Sie können Phabricator ausprobieren, bevor Sie es auf Ihrem LAMP-Server installieren. Es hat eine gehostete Webinstanz namens Phacility. Sie können Ihre GitHub- oder SVN-Code-Repositorys direkt mit dieser Instanz synchronisieren. Das wichtigste Werkzeug in Phabricator ist Differential. Es funktioniert ähnlich wie GitHub-Commits. Sobald eine Änderung gepusht wird, werden alle Benutzer benachrichtigt, um die Änderung zu überprüfen. Es zeigt einen vollständigen Überblick über die Änderungen und den Code. Nach der Genehmigung wird die Änderung genehmigt und kann in die Produktion übernommen werden.

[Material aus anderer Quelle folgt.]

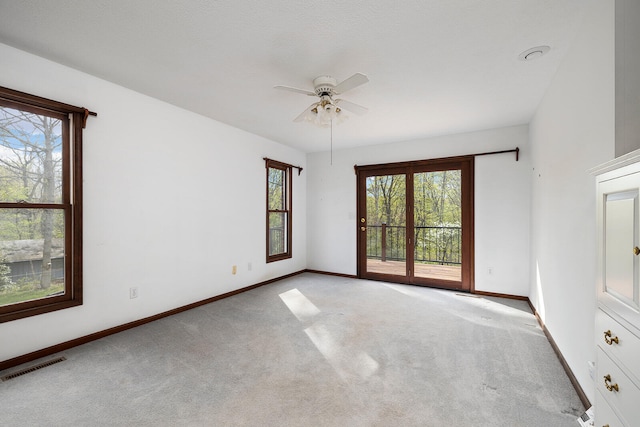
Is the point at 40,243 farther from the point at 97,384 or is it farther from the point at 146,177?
the point at 97,384

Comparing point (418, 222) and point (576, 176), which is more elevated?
point (576, 176)

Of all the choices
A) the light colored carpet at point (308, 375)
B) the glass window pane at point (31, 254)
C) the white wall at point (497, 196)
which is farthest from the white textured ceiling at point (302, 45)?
the light colored carpet at point (308, 375)

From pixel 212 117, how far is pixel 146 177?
127 cm

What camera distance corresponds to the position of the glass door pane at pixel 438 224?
4672mm

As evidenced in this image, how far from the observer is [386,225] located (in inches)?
208

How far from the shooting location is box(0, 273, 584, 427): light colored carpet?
5.83 ft

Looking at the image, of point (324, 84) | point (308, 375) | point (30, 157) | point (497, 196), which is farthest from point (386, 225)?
point (30, 157)

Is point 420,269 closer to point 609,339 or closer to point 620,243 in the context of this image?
point 609,339

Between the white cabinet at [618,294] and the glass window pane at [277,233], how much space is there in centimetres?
459

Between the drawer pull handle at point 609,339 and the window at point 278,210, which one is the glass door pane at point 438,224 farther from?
the drawer pull handle at point 609,339

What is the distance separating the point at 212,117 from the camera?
A: 398 centimetres

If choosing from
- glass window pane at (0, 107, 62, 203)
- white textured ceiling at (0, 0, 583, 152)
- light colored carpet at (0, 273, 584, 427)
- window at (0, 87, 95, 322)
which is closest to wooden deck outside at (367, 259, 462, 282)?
light colored carpet at (0, 273, 584, 427)

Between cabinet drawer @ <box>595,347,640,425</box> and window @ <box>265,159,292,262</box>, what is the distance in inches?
175

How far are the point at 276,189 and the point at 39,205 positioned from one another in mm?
3391
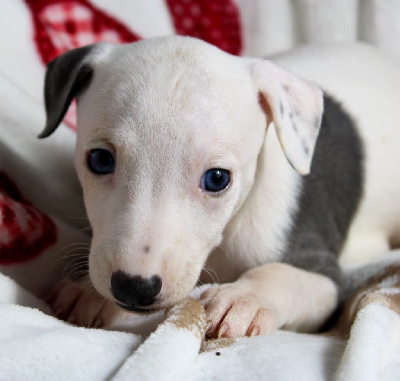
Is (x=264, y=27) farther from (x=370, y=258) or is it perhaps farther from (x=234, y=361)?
(x=234, y=361)

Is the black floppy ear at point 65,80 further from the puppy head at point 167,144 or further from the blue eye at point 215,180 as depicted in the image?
the blue eye at point 215,180

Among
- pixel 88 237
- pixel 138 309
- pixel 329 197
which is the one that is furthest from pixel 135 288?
pixel 329 197

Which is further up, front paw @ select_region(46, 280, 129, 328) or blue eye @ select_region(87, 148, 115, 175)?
blue eye @ select_region(87, 148, 115, 175)

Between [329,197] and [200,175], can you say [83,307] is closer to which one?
[200,175]

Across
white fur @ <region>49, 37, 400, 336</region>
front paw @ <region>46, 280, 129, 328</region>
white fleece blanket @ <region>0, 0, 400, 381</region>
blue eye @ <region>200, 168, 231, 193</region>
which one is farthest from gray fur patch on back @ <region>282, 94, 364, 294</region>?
front paw @ <region>46, 280, 129, 328</region>

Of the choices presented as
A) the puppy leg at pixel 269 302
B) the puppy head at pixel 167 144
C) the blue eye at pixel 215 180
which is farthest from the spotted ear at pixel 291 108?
the puppy leg at pixel 269 302

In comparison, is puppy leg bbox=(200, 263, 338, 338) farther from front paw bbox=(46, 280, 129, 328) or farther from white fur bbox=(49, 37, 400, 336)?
front paw bbox=(46, 280, 129, 328)

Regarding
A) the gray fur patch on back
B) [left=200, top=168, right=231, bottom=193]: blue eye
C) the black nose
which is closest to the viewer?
the black nose
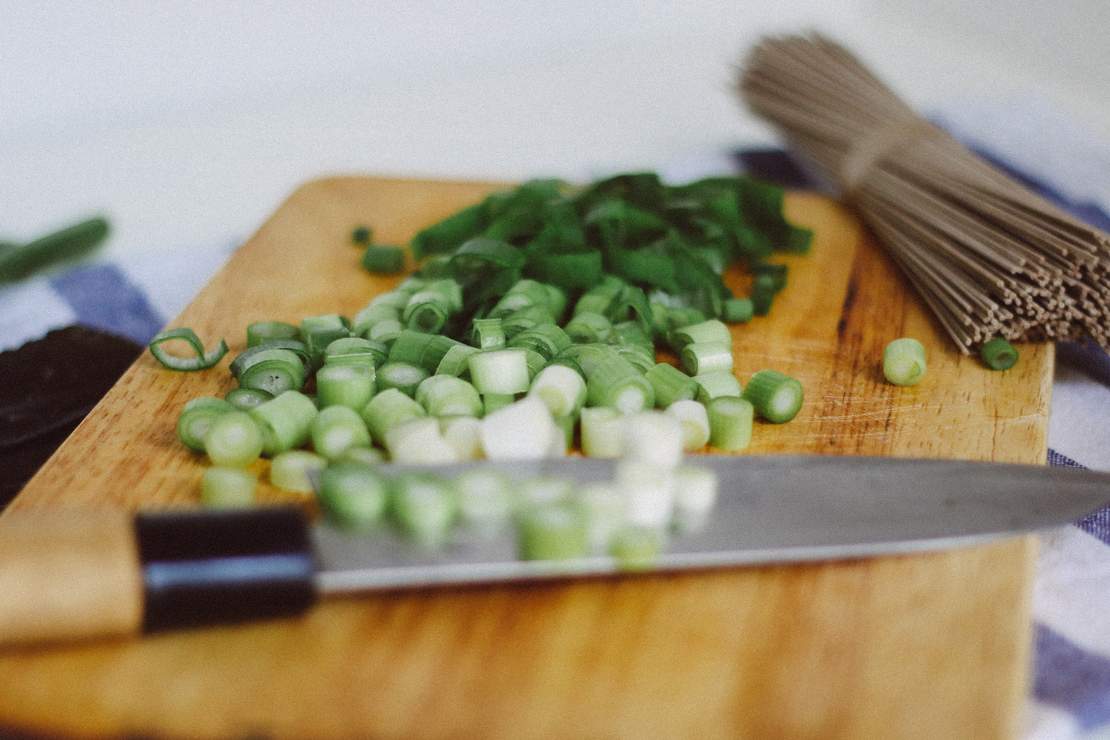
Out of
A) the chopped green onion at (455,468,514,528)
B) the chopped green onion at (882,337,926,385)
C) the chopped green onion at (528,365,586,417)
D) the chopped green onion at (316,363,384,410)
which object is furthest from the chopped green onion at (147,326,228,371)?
the chopped green onion at (882,337,926,385)

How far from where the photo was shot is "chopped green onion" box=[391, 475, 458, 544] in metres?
1.04

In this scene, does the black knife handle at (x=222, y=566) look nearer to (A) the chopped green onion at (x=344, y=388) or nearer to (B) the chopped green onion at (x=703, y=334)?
(A) the chopped green onion at (x=344, y=388)

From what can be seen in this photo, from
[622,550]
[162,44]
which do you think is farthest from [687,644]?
[162,44]

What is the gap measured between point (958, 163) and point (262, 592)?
4.44ft

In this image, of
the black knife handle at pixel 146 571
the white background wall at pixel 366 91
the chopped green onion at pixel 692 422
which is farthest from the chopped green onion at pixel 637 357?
the white background wall at pixel 366 91

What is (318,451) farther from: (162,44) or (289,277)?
(162,44)

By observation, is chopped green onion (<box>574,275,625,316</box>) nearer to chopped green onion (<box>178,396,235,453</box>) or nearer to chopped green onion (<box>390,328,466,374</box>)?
chopped green onion (<box>390,328,466,374</box>)

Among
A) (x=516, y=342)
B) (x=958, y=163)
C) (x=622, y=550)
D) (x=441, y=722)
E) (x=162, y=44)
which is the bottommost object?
(x=441, y=722)

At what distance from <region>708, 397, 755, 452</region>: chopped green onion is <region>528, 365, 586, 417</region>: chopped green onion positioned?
6.0 inches

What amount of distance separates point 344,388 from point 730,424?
437 millimetres

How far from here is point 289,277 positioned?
1.74 metres

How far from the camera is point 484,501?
3.51 feet

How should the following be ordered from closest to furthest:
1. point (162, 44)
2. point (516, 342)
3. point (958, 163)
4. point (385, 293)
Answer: point (516, 342) → point (385, 293) → point (958, 163) → point (162, 44)

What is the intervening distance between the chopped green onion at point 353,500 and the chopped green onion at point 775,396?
1.64ft
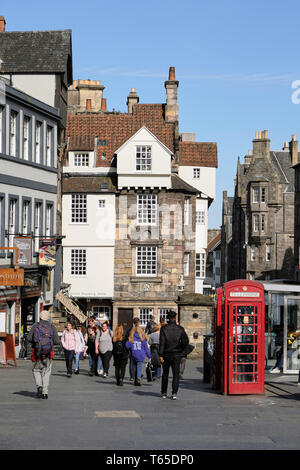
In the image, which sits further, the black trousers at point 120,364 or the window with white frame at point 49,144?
the window with white frame at point 49,144

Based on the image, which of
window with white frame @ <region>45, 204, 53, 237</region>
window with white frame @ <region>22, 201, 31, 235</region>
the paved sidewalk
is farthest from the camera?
window with white frame @ <region>45, 204, 53, 237</region>

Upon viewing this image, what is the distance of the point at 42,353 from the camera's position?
16.7m

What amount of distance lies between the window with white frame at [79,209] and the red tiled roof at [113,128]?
280 centimetres

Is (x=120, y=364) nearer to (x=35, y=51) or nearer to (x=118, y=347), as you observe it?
(x=118, y=347)

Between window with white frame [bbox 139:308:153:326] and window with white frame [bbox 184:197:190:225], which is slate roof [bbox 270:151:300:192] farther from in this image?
window with white frame [bbox 139:308:153:326]

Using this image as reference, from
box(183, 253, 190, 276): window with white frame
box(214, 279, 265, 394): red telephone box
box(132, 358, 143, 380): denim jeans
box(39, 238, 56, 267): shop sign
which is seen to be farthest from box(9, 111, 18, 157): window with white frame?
box(214, 279, 265, 394): red telephone box

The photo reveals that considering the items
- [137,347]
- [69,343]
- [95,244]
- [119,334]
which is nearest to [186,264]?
[95,244]

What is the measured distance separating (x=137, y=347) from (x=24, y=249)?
48.5 feet

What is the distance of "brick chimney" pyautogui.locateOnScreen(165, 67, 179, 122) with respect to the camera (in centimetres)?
5528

Unterstützte Sprachen: N / A
Überblick:
- LAMP Server
- Zusammenarbeit und Überprüfung von Codeänderungen mit anderen Benutzern
- Überwachung von Benutzeraktionen auf dem Webserver
- Funktioniert nicht auf einem Windows-Computer
6. MS Application Inspector
Microsoft hat kürzlich sein Codeüberprüfungstool namens Application Inspector gestartet. Laut Microsoft wurde dieses Tool entwickelt, um Open-Source-Software und die Leistung von Code und Bibliotheken auf den Punkt zu bringen. Um den Anwendungsinspektor verwenden zu können, müssten Sie das Paket „dotnet-sdk“ installieren. Der Bericht wird in einer HTML-Datei ausgegeben. Ich habe es in der Nylas Mail-App versucht und die Zusammenfassung des Berichts ist ziemlich kurz.

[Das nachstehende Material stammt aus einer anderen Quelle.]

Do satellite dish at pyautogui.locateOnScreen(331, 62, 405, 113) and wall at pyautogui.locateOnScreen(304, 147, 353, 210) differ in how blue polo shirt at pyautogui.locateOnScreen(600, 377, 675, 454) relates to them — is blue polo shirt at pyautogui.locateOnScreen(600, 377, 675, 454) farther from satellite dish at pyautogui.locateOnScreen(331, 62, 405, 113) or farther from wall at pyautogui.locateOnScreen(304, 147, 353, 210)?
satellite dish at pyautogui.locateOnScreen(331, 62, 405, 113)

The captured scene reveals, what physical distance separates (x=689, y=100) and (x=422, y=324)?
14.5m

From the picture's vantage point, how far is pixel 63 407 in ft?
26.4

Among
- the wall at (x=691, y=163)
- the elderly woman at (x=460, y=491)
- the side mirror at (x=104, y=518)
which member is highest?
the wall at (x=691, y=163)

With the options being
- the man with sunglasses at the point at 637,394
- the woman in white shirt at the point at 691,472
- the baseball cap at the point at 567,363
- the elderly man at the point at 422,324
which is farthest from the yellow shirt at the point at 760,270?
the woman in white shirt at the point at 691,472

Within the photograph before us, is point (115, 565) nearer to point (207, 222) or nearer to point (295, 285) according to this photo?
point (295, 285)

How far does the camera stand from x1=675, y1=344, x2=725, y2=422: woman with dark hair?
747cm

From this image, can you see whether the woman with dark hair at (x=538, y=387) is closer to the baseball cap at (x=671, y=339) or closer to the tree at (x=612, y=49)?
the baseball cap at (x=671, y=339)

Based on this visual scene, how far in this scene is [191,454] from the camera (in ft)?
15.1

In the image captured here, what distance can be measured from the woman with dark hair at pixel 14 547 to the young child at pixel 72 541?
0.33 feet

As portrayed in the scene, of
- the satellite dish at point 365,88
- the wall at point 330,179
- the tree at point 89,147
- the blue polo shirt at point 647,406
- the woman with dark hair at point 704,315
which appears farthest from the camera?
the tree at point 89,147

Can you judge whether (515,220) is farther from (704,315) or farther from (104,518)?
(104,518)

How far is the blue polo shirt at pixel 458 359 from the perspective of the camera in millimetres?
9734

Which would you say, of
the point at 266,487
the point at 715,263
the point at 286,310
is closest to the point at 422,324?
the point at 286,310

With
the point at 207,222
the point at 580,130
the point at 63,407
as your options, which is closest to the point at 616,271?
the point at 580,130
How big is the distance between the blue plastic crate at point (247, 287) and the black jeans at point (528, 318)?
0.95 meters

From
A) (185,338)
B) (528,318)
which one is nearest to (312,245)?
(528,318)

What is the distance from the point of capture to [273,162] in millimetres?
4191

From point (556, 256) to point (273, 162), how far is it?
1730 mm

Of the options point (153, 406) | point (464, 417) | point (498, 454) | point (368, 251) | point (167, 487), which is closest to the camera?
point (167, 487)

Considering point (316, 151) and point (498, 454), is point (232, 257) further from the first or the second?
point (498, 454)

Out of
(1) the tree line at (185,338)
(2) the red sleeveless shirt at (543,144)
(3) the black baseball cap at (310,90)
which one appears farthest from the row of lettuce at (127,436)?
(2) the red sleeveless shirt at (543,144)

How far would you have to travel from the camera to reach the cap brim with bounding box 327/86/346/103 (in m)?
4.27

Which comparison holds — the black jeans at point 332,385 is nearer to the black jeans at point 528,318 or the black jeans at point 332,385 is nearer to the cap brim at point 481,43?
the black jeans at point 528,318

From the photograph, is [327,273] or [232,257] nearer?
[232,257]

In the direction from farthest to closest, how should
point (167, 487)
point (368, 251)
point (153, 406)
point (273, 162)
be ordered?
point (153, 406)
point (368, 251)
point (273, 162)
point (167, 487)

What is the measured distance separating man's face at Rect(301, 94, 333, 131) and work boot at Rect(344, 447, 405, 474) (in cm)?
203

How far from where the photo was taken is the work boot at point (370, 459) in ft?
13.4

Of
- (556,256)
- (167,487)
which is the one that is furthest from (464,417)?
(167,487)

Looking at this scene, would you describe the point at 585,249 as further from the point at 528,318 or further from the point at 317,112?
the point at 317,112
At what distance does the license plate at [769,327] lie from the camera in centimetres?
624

Die Präsentation ist gut aufgeschlüsselt und kategorisiert die Softwarefunktionen, verwendeten Protokolle, aufgerufenen APIs usw. In Bezug auf die Datenspeicherung verwendet Nylas Mail beispielsweise SQL und ein bisschen NoSQL für PubSub-Cloud-Messaging-Dienste. Ich muss nur auf die Datenspeicherung und die Schaltfläche "Anzeigen" neben "Details" klicken. Es zeigt Ihnen die zugehörigen Regeln auf der rechten Seite. Wenn Sie darauf klicken, wird die Codeüberprüfung im Popup angezeigt. Es ist ziemlich einfach und schnell, Code zu springen und zu überprüfen.
Unterstützte Sprachen: C, C ++, C #, Java, JavaScript, HTML, Python, Objective-C, Go, Ruby, PowerShell, (API) AWS, Azure.
Überblick:
- Prägnanter Bericht, einfach zu verknüpfen und Code zu überprüfen
- Unterstützt eine Reihe von Sprachen
Laden Sie den MS Application Inspector herunter
Schlussworte
Ich verwende Microsoft Application Inspector aufgrund des Run-and-Gun-Ansatzes der App. Es unterstützt eine Vielzahl von Sprachen und bietet eine ziemlich gute Vorstellung vom Code. Wenn Sie einen eigenen dedizierten Webserver haben, ist Gerrit oder Phabricator eine gute Alternative für GitHub. Für weitere Probleme oder Fragen lassen Sie es mich in den Kommentaren unten wissen.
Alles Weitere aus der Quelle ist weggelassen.